**Supplied material:**
::::::::

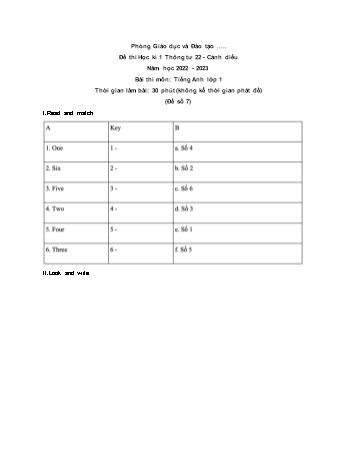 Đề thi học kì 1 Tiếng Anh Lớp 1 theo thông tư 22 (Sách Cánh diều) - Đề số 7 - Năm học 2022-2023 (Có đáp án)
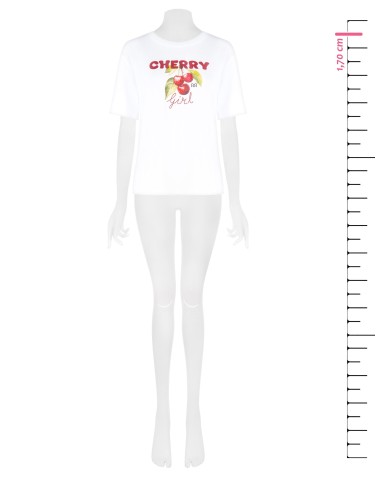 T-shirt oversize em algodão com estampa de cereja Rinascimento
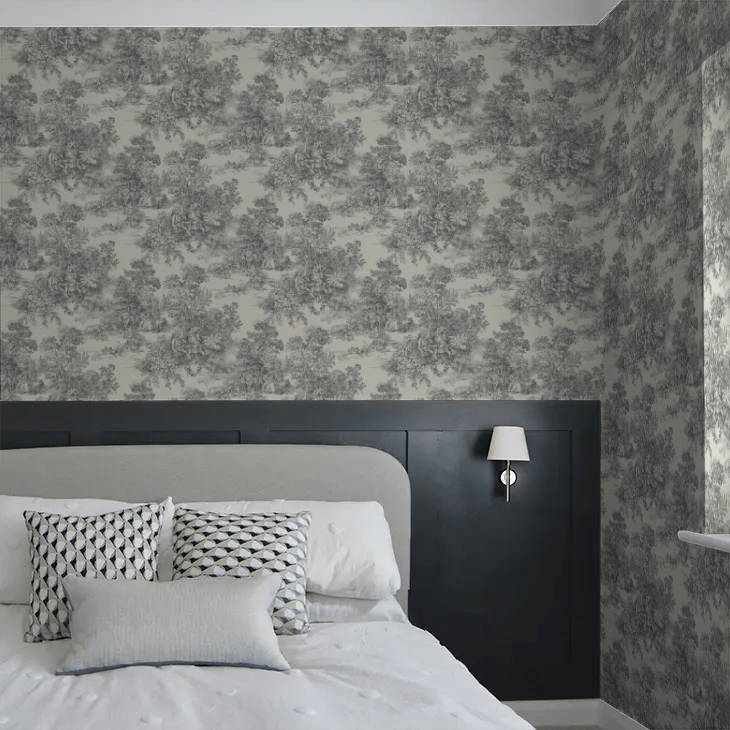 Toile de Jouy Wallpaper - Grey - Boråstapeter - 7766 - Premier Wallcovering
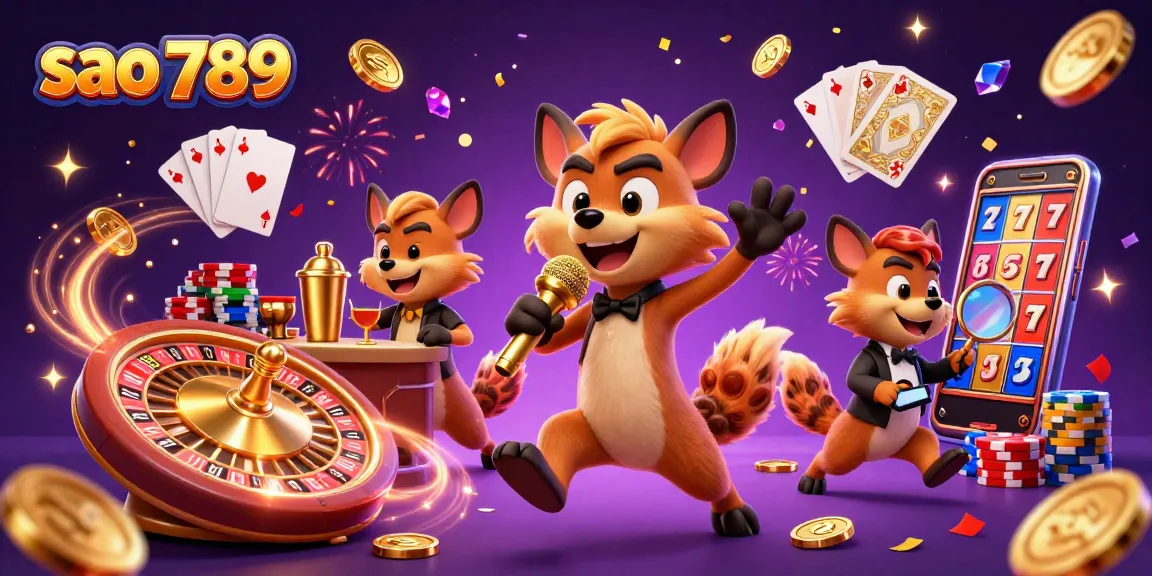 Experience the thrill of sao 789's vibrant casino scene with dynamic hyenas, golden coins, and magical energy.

::::::::

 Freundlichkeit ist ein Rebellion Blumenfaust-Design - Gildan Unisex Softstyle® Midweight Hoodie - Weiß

::::::::

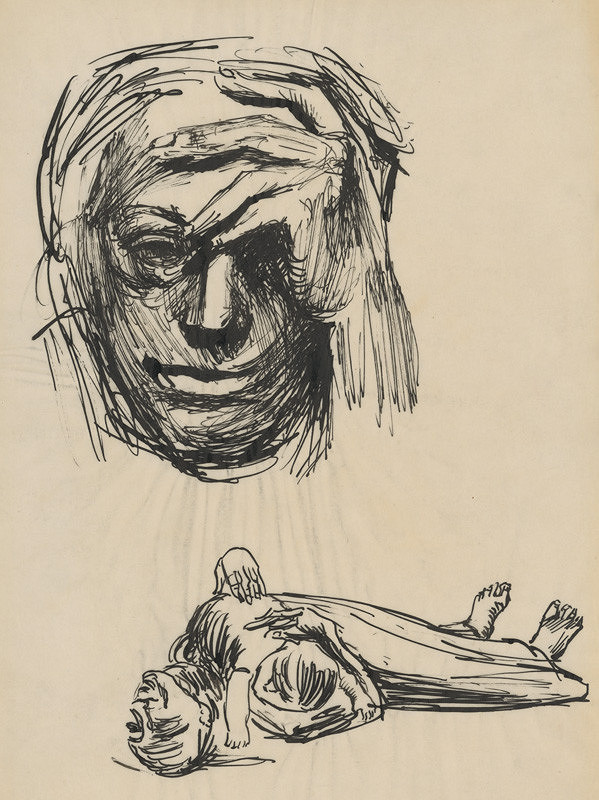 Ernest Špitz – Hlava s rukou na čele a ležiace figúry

::::::::

**What to produce:** Above are the records; copy exactly the lines from the one with "Đề thi học kì" through the one with "Experience the thrill", including both, and nothing more. Leave out pictures.

**Result of the task:**
 Đề thi học kì 1 Tiếng Anh Lớp 1 theo thông tư 22 (Sách Cánh diều) - Đề số 7 - Năm học 2022-2023 (Có đáp án)
 T-shirt oversize em algodão com estampa de cereja Rinascimento
 Toile de Jouy Wallpaper - Grey - Boråstapeter - 7766 - Premier Wallcovering
 Experience the thrill of sao 789's vibrant casino scene with dynamic hyenas, golden coins, and magical energy.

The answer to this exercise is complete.